The World Bank estimates that this model could lead to cost savings of US$5-8 billion per year by enabling countries to import cheaper sources of electricity and increase access to affordable, reliable and modern energy, and reduce CO2 emission intensity.
Through the West Africa Power Pool (WAPP), a cooperation of 14 countries–Benin, Burkina Faso, Cote d’Ivoire, the Gambia, Ghana, Guinea, Guinea-Bissau, Liberia, Mali, Niger, Nigeria, Senegal, Sierra Leone, and Togo– with 27 national electricity utilities, has plans to develop an integrated regional power market.
“Currently WAPP is completing the physical interconnections to send power across borders. About 7 percent of the region’s electricity is already traded among the 10 already connected countries. It is anticipated that by early 2020s the most critical cross-border links will be in place, making it possible for electricity to flow throughout West Africa from countries with cheaper, cleaner and more abundant energy resources to those lacking them,” says the World Bank.

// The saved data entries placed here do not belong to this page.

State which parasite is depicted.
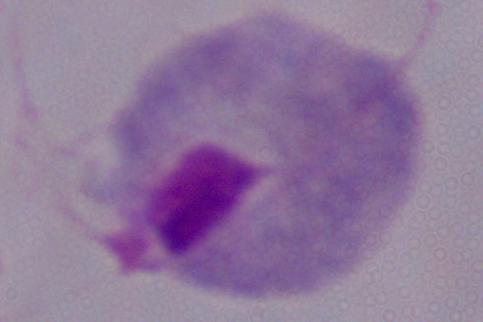

This is a trichomonad.

Summary:
  - Magnification: 1000x
  - Modality: photomicrographReport the malaria status of this cell.
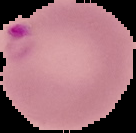

Parasitized.

Summary:
  - Image type: segmented cell region with the area outside set to black
  - Preparation: thin blood smear
  - Image size: 136×133 pixels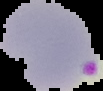 From a thin blood smear. Result: Plasmodium parasites identified. Image is 103×91 pixels. The area outside the segmented cell region is set to black.Name the parasite shown.
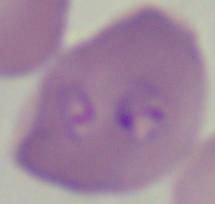

Babesia.

Summary:
  - Magnification: 1000x
  - Modality: photomicrograph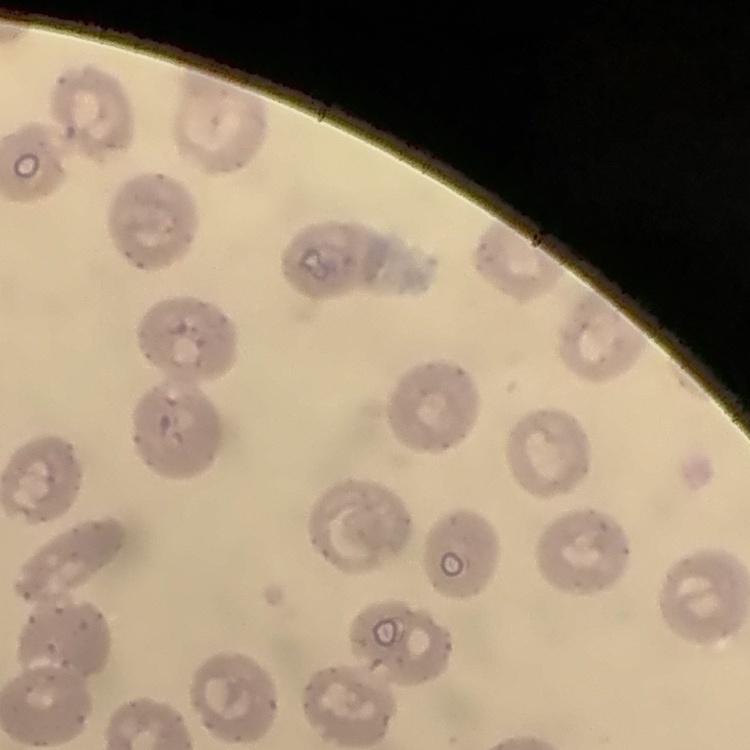

red blood cell morphology = no rouleaux formation
preparation = thin peripheral smear
image type = one tile cut from a larger photomicrograph
stain = Field's or GiemsaAssess for Plasmodium parasites.
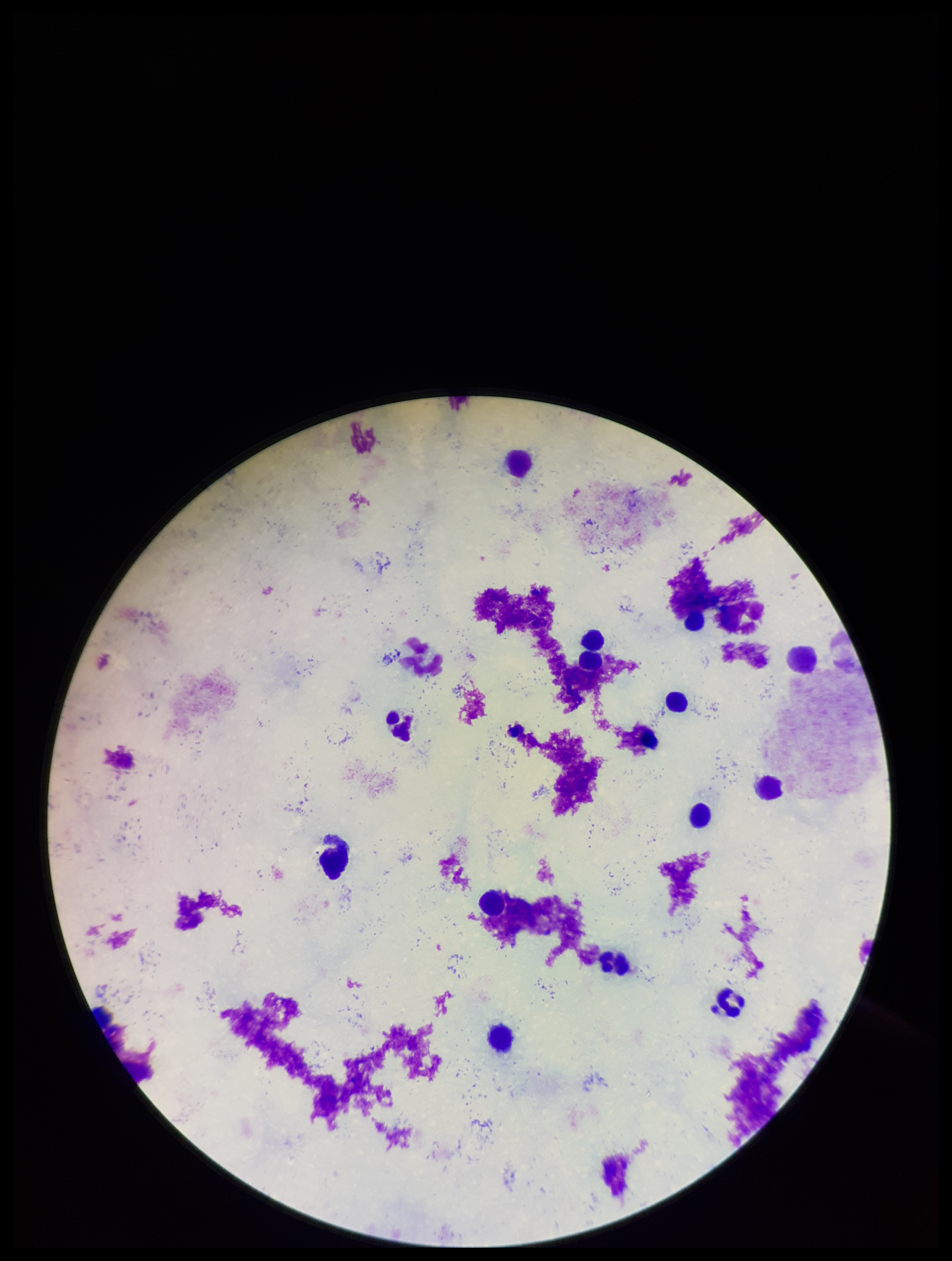
None detected.

One field from this slide. Preparation: thick. Patient malaria status: negative. Leukocyte count: 13. Smartphone photograph taken through the eyepiece of a microscope. Stained with Giemsa. Parasite count: 0. Image is 952×1261 pixels.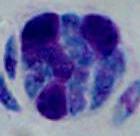
{
  "magnification": "1000x",
  "identification": "white blood cell",
  "modality": "micrograph"
}Identify the preparation type.
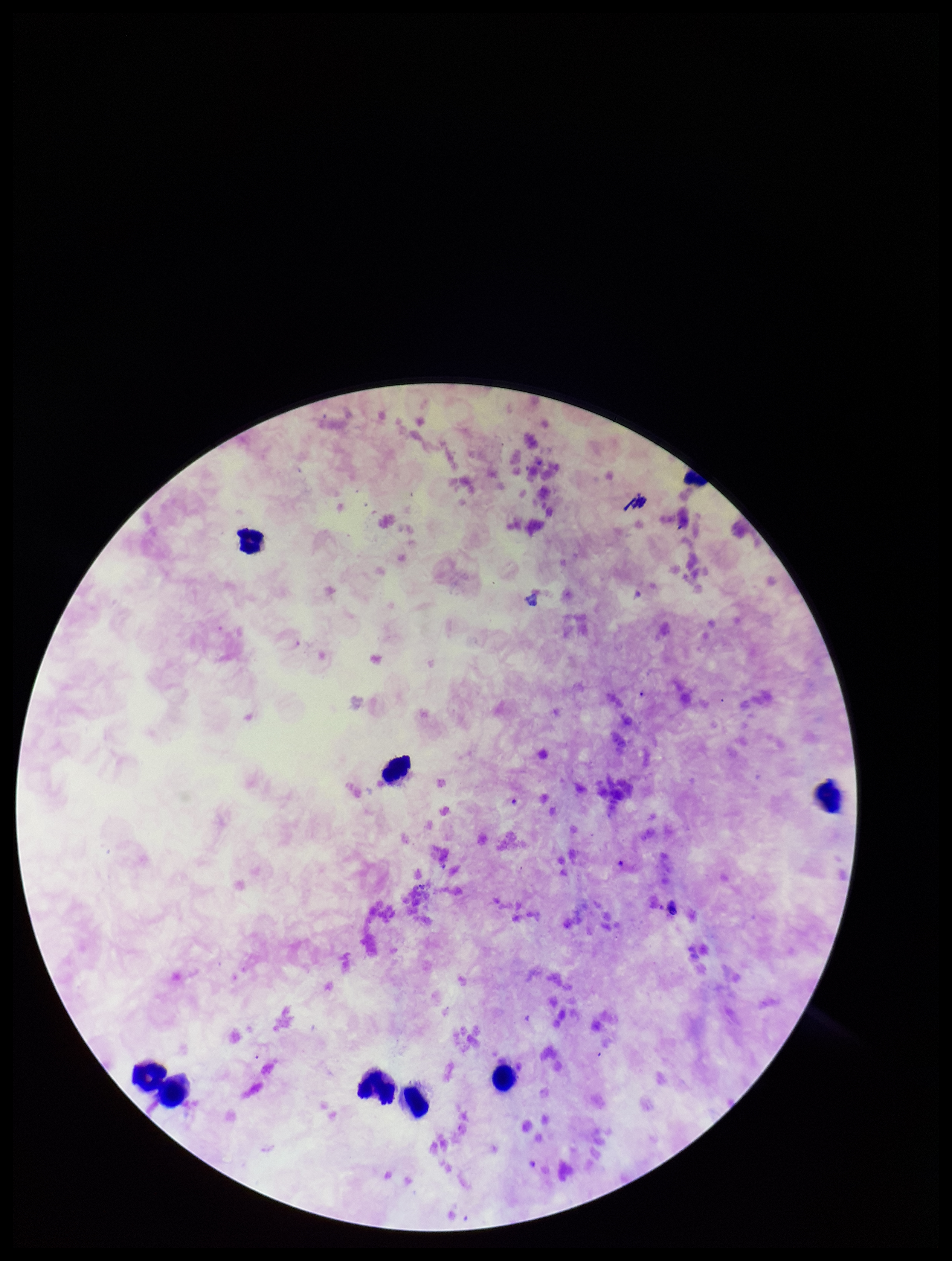

Thick.

Photographed through the microscope eyepiece with a smartphone camera. Patient malaria status: positive. Image is 952×1261 pixels. Single field of view. Parasite count: 0. Plasmodium parasites: none identified. Leukocyte count: 8. Species reported for this patient: Plasmodium falciparum. Stained with Giemsa.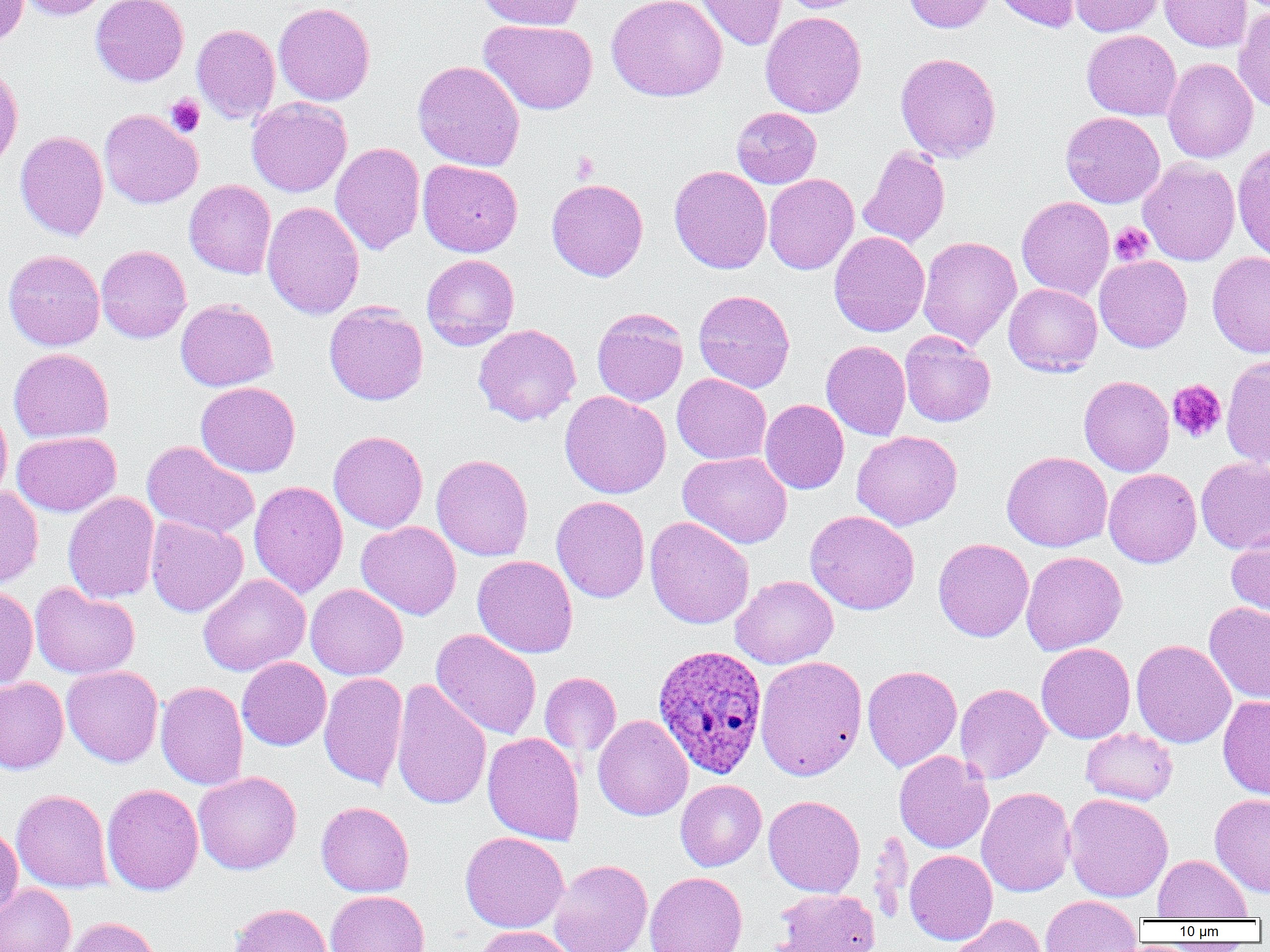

Africa is only beginning to articulate a trade policy.
On March 21, the African Continental Free Trade Area (CFTA) agreement was signed by 44 countries, committing them to remove tariffs on 90 percent of imports. This is expected to improve intra-regional trade which stands at 20 percent in Africa versus 62 percent between advanced economies.
“Compared with other regions of the world, trade between African countries is low because several countries export the same goods, unprocessed commodities, which preclude the need to trade with each other. But things are changing and intra-regional trade is expanding,” says Yvonne Mhango Sub-Saharan Africa Economist Renaissance Capital, in a note sent to BusinessDay.
According to the World Bank, integration of electricity grids will improve overall reliability and make electricity more affordable simply by allowing all countries to benefit from least-costly resources available in the region. It will also make power generation more sustainable by displacing base load oil-fired power generation with cleaner sources of electricity such as natural gas, solar, and hydropower.
However to achieve this, countries would contend with the complexity of the WAPP power market which creates new political and technical challenges that will need to be addressed.
“A well-functioning regional power market requires not only the right infrastructure, but also strong collaboration among policy makers, regulators, and utilities, at the national and regional level. It also calls for simultaneous policy, regulatory, and institutional steps. Trading institutions and stronger commercial arrangements will need to be developed further,” says the World Bank.